I had a problem where a superclass would call an top class method that was overridden.
This was my workaround...
//THIS WOULD FAIL CALLING SUPERCLASS METHODS AS a1() would invoke top class METHOD
class foo1{
public void a1(){
a2();
}
public void a2(){}
}
class foo2 extends foo1{
{
public void a1(){
//some other stuff
super.a1();
}
public void a2(){
//some other stuff
super.a2();
}
//THIS ENSURES THE RIGHT SUPERCLASS METHODS ARE CALLED
//the public methods only call private methods so all public methods can be overridden without effecting the superclass's functionality.
class foo1{
public void a1(){
a3();}
public void a2(){
a3();}
private void a3(){
//super class routine
}
class foo2 extends foo1{
{
public void a1(){
//some other stuff
super.a1();
}
public void a2(){
//some other stuff
super.a2();
}
I hope this helps.
:)
Before using reflection API think about the cost of it.

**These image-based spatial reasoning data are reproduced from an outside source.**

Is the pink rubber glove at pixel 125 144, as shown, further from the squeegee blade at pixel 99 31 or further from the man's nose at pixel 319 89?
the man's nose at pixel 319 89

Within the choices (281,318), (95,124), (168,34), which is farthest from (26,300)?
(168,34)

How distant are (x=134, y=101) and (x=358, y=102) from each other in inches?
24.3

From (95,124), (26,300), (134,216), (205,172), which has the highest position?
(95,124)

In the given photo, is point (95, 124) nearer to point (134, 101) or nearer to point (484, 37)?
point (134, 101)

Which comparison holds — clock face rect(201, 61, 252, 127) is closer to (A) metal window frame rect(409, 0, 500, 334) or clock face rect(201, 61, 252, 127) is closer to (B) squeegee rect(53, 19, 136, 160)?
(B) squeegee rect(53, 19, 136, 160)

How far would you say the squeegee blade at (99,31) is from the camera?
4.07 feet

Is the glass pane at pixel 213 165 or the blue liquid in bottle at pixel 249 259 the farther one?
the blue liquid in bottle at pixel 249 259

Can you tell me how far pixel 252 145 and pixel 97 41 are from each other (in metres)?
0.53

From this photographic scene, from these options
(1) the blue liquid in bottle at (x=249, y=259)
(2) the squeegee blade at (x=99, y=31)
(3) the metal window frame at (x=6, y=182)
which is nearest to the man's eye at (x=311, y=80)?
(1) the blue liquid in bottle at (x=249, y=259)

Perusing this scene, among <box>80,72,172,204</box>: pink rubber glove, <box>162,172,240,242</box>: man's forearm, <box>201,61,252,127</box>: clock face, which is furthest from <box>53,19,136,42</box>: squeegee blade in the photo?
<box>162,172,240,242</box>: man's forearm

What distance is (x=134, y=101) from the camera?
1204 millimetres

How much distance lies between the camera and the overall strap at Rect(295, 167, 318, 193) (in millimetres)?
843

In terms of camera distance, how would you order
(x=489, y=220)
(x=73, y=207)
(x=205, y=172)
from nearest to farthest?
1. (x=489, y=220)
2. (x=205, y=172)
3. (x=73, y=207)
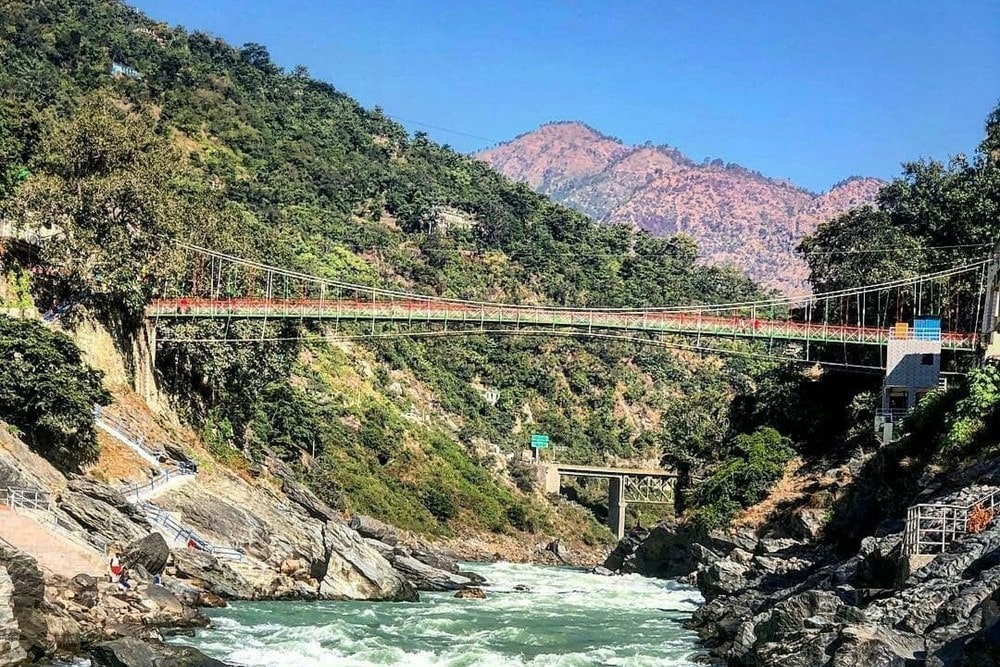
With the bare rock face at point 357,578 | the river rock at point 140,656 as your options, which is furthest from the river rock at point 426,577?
the river rock at point 140,656

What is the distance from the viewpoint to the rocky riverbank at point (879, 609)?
1501 cm

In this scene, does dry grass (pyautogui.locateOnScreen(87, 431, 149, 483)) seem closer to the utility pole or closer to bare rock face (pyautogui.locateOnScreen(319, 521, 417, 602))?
bare rock face (pyautogui.locateOnScreen(319, 521, 417, 602))

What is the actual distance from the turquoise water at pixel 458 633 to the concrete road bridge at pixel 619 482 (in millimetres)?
30552

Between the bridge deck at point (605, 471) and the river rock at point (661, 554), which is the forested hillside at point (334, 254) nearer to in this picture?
the bridge deck at point (605, 471)

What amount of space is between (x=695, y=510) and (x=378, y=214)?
1885 inches

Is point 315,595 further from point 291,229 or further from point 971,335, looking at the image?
point 291,229

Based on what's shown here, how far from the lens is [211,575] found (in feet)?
83.4

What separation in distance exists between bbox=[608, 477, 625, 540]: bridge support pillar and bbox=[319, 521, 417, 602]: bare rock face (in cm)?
3487

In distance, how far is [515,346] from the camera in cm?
7644

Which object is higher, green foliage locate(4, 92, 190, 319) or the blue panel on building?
green foliage locate(4, 92, 190, 319)

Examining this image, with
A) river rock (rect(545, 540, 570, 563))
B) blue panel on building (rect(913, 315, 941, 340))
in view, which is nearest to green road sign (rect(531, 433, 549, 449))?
river rock (rect(545, 540, 570, 563))

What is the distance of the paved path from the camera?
2092 centimetres

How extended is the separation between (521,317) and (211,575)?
67.1 ft

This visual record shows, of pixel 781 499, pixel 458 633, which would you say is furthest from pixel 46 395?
pixel 781 499
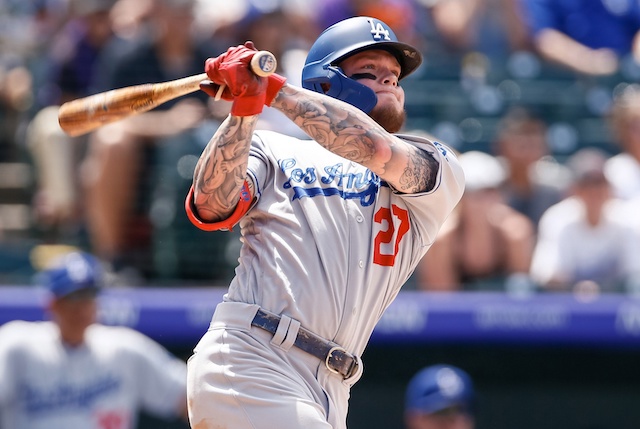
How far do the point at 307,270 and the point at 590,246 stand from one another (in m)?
3.28

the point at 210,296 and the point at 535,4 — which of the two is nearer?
the point at 210,296

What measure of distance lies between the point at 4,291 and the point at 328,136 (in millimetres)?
3199

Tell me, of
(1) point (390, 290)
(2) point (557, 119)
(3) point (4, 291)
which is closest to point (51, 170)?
(3) point (4, 291)

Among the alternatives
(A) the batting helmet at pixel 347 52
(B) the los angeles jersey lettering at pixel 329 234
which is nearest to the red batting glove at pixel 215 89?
(B) the los angeles jersey lettering at pixel 329 234

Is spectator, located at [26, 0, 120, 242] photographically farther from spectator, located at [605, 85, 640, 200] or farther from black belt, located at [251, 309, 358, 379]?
black belt, located at [251, 309, 358, 379]

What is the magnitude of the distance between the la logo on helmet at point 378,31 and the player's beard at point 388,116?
0.64 ft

It is simply easy to do. For instance:
C subclass of B and B subclass of A. Both of three have method methodName() for example.
public abstract class A {
public void methodName() {
System.out.println("Class A");
}
}
public class B extends A {
public void methodName() {
super.methodName();
System.out.println("Class B");
}
// Will call the super methodName
public void hackSuper() {
super.methodName();
}
}
public class C extends B {
public static void main(String[] args) {
A a = new C();
a.methodName();
}
#Override
public void methodName() {
/*super.methodName();*/
hackSuper();
System.out.println("Class C");
}
}
Run class C Output will be:
Class A
Class C
Instead of output:
Class A
Class B
Class C
In my simple case I had to inherit B and C from abstract class, that incapsulates equal methods of B and C. So that
A
|
Abstr
/ \
B C
While it doesn't solve the problem, it can be used in simple cases, when C is similar to B. For instance, when C is initialized, but doesn't want to use initializers of B. Then it simply calls Abstr methods.
This is a common part of B and C:
public abstract class Abstr extends AppCompatActivity {
public void showProgress() {
}
public void hideProgress() {
}
}
This is B, that has it's own method onCreate(), which exists in AppCompatActivity:
public class B extends Abstr {
#Override
public void onCreate(Bundle savedInstanceState) {
super.onCreate(savedInstanceState); // Call from AppCompatActivity.
setContentView(R.layout.activity_B); // B shows "activity_B" resource.
showProgress();
}
}
C shows its own layout:
public class C extends Abstr {
#Override
public void onCreate(Bundle savedInstanceState) {
super.onCreate(savedInstanceState); // Call from AppCompatActivity.
setContentView(R.layout.activity_C); // C shows "activity_C" resource.
showProgress();
}
}
This is not something that you should do normally but, in special cases where you have to workaround some bug from a third party library (if it allow to do so), you can achieve calling a super super class method that has already been overwritten using the delegation pattern and an inner class that extends the super super class to use as a bridge:
class A() {
public void foo() {
System.out.println("calling A");
}
}
class B extends A() {
#Overwrite
public void foo() {
System.out.println("calling B");
}
}
class C extends B() {
private final a;
public C() {
this.a = new AExtension();
}
#Overwrite
public void foo() {
a.foo();
}
private class AExtension extends A {
}
}
This way you will be able to not only call the super super method but also combine calls to other super super class methods with calls to methods of the super class or the class itself by using `C.super` or `C.this`.